■ EXERCISE INSTRUCTIONS
Format all of the material below as a Markdown table with the columns Row and Line, putting each line in its own numbered row and skipping blank lines. Leave the pictures out.

Records of spatial reasoning questions:

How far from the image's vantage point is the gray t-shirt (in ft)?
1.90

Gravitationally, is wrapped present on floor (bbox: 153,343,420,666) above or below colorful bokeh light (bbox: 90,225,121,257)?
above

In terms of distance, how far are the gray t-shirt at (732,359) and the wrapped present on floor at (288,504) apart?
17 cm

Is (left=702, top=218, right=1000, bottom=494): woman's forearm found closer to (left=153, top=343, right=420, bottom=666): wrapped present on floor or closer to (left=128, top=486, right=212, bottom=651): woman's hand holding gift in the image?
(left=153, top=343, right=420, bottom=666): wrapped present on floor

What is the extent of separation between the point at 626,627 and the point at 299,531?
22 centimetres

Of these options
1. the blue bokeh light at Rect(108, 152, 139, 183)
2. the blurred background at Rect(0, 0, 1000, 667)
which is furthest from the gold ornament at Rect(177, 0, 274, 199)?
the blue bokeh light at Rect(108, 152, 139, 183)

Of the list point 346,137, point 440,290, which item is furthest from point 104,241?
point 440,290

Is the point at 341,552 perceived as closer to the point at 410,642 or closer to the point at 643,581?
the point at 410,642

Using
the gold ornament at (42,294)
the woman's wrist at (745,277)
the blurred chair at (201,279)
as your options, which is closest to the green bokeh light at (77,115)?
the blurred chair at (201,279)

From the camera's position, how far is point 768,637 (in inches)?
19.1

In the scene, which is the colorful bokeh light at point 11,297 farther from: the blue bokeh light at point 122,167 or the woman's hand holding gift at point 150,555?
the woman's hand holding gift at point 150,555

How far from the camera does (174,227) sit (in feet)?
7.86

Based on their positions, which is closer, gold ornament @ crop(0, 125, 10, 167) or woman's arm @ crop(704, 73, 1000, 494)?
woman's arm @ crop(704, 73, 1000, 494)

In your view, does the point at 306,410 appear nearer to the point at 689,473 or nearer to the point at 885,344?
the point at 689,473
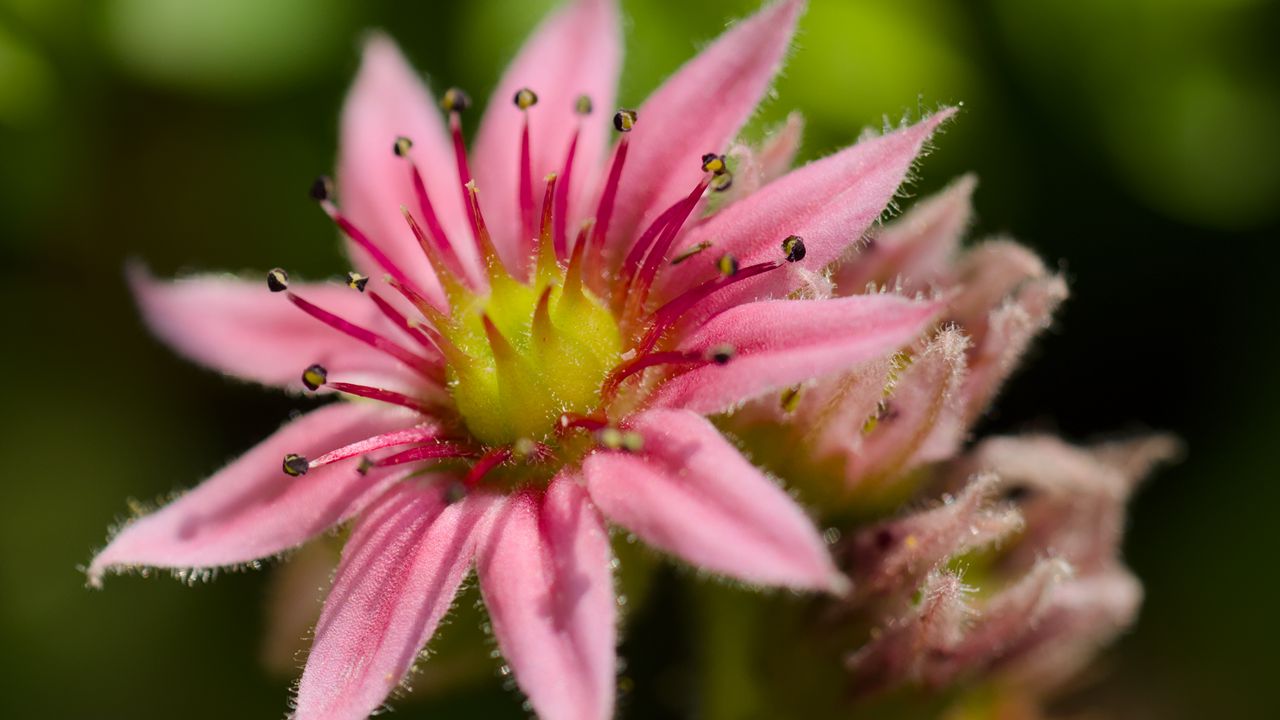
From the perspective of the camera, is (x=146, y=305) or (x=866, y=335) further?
(x=146, y=305)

■ TASK RESULT
| Row | Line |
|---|---|
| 1 | How far from the image's vantage point is the gray t-shirt (in ft)? |
| 2 | 1.90 |
| 3 | Gravitationally, is wrapped present on floor (bbox: 153,343,420,666) above or below colorful bokeh light (bbox: 90,225,121,257)? |
| 4 | above |
| 5 | In terms of distance, how far are the gray t-shirt at (732,359) and the wrapped present on floor at (288,504) apart? |
| 6 | 17 cm |
| 7 | Is (left=702, top=218, right=1000, bottom=494): woman's forearm found closer to (left=153, top=343, right=420, bottom=666): wrapped present on floor or closer to (left=128, top=486, right=212, bottom=651): woman's hand holding gift in the image? |
| 8 | (left=153, top=343, right=420, bottom=666): wrapped present on floor |
| 9 | What is the extent of separation between the point at 626,627 and the point at 299,531? |
| 10 | 22 centimetres |
| 11 | Of these options |
| 12 | 1. the blue bokeh light at Rect(108, 152, 139, 183) |
| 13 | 2. the blurred background at Rect(0, 0, 1000, 667) |
| 14 | which is furthest from the gold ornament at Rect(177, 0, 274, 199)? |
| 15 | the blue bokeh light at Rect(108, 152, 139, 183) |
| 16 | Of the list point 346,137, point 440,290, which item is furthest from point 104,241? |
| 17 | point 440,290 |
| 18 | Is the point at 341,552 perceived as closer to the point at 410,642 or closer to the point at 643,581? |
| 19 | the point at 410,642 |
| 20 | Using |
| 21 | the gold ornament at (42,294) |
| 22 | the woman's wrist at (745,277) |
| 23 | the blurred chair at (201,279) |
| 24 | as your options, which is closest to the green bokeh light at (77,115)? |
| 25 | the blurred chair at (201,279) |
| 26 | From the camera's position, how far is point 768,637 (in inches)? |
| 27 | 19.1 |
| 28 | In the scene, which is the colorful bokeh light at point 11,297 farther from: the blue bokeh light at point 122,167 or the woman's hand holding gift at point 150,555? |
| 29 | the woman's hand holding gift at point 150,555 |
| 30 | How far from the camera does (174,227) sit (in feet)? |
| 31 | 7.86 |
| 32 | Based on their positions, which is closer, gold ornament @ crop(0, 125, 10, 167) or woman's arm @ crop(704, 73, 1000, 494)? |
| 33 | woman's arm @ crop(704, 73, 1000, 494) |
| 34 | In your view, does the point at 306,410 appear nearer to the point at 689,473 or nearer to the point at 885,344? |
| 35 | the point at 689,473 |
| 36 | From the perspective of the camera, is (x=146, y=305) or (x=866, y=335) further? |
| 37 | (x=146, y=305) |